Small wonder people were smitten with Amur Honeysuckle. It is pleasing in form, and sports abundant showy white flowers.

Alas, those flowers later become equally showy fruit, also abundant. Brightly colored berries probably evolved to lure agents of dispersal, especially birds. Birds are drawn to bright fruit, and it is to the honeysuckle's advantage to have its berries eaten by highly mobile winged creatures. A frugivorous (fruit-eating) bird might expel the seeds a long distance away, effectively playing the unwitting role of avian Johnny Appleseeds. Birds are surely the primary reason for the remarkably rapid invasion across a broad swath of eastern North America.

An American Robin (Turdus migratorius) sits among a sea of Amur Honeysuckle fruit. It is akin to a kid in a bowl of M & M's. The 50-acre preserve where I made this shot is in Columbus, and I visited last Sunday. The site was thoroughly infested with honeysuckle, and dozens if not hundreds of robins gorged themselves on the fruit.

A first-year White-throated Sparrow (Zonotrichia albicollis) caught in the act, berry in beak. This species is probably our most abundant migratory sparrow, and many were present here - same site as the robin above.

With abundant frugivores such as the American Robin and White-throated Sparrow (not a major frugivore but nonetheless they have a taste for honeysuckle berries) eating this stuff, it's small wonder that honeysuckle has spread so rapidly and continues to do so. Many other bird species eat it as well including a hyper-abundant nonnative, the European Starling (Sturnis vulgaris). What is curious to me is the apparent lag time from when Amur Honeysuckle began to be planted commonly (1930's-40's), to when it became an obvious and worsening invasive plant (1980's). I wonder if birds, confronted rather abruptly with a completely foreign plant, basically ignore it for a while, not recognizing a potential food source. Maybe it takes a few decades for the feathered crowd to develop a taste for the stuff and begin ravishing it in earnest. But once they do, the game is over.
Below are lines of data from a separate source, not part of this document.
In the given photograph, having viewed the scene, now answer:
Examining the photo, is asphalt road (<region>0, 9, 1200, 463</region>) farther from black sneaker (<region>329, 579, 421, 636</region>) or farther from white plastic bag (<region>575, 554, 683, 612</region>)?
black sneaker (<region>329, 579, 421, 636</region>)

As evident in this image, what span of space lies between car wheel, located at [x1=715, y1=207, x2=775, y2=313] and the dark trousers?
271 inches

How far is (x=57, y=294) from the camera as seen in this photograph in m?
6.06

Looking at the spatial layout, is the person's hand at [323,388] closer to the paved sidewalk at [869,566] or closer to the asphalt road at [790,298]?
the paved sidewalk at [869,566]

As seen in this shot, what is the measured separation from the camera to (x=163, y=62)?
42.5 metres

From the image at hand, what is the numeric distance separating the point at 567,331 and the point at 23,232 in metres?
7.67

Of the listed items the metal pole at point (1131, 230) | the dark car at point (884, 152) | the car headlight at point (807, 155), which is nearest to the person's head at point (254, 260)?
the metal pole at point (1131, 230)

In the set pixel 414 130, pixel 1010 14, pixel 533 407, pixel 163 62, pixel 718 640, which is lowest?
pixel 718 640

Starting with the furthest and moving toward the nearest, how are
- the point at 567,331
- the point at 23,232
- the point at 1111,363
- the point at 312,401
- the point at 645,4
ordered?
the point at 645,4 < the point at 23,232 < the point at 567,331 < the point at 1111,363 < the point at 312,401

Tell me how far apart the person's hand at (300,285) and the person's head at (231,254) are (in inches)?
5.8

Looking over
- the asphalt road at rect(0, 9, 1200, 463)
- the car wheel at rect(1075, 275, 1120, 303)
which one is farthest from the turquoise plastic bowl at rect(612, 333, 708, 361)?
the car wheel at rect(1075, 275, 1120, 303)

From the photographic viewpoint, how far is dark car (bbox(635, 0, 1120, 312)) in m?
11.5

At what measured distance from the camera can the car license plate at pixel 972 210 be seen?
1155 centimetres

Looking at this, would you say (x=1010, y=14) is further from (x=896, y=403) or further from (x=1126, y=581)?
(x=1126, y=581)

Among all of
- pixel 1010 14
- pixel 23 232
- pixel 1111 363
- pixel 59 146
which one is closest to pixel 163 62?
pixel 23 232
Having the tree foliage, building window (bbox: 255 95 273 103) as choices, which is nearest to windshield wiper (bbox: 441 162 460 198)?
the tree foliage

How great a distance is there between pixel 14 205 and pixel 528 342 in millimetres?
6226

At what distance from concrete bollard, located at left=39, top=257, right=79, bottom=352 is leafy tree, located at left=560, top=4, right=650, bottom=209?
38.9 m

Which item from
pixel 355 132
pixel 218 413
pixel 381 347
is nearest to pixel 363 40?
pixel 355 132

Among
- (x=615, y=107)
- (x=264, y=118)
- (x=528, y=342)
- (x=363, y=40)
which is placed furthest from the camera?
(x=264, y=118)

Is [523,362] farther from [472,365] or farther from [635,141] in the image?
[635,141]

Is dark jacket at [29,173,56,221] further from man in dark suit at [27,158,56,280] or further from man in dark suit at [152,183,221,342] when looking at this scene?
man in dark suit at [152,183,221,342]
Amur Honeysuckle is so thoroughly entrenched now that there is no way to eliminate the overwhelming majority of it. Localized control in targeted parks and natural areas can be successful but constant vigilance is necessary as new seed sources will be introduced annually.

We can hope that Amur Honeysuckle eventually runs its course, and fades out, as some invasive species seem to do. But there's no sign of that happening yet.


Jack and Brenda said...

Our woods is overrun with honeysuckle, but I'm working on removing as much as my body allows me to do! Luckily, it's root system is fairly shallow, and it pulls out fairly easily with my small tractor.

Jim McCormac said...

Good job! Kill’em all, Jack!

Bob Scott Placier said...

Happily for me, non-native honeysuckles other than Japanese are almost nonexistent on my eleven acres in eastern Vinton County. I think it's due to the very acidic sandstone derived soils we have here. That seems to be what I see throughout southeastern Ohio. Areas with limestone-based soils are overrun with it. Somewhat good news for the very acidic Hocking Hills region. But there's plenty of Multiflora and Autumn Olive to keep me busy.

Don J Reuter said...

I have spent years removing the invasives from my little acre of woods. I have replaced them with Spicebush, several species of Viburnums, Bladdernut, chokeberry and Wahoo. Every year in the early spring I look for and remove small Honeysuckle as they are the first to show leaves. My biggest problem is my neighbors have Honeysuckle plants, some of epic sizes. My other problem which has been the hardest to eradicate is the Winter Creeper Euonymus vine. It literally chokes out everything at ground level and the Starlings love the berries it produces when it climbs trees. They and the robins that overwinter are spreading it and the Honeysuckle. It takes yearly vigilance to keep them from returning. I am trying to educate my neighbors to this contagion but it is an uphill battle, but I am just getting started.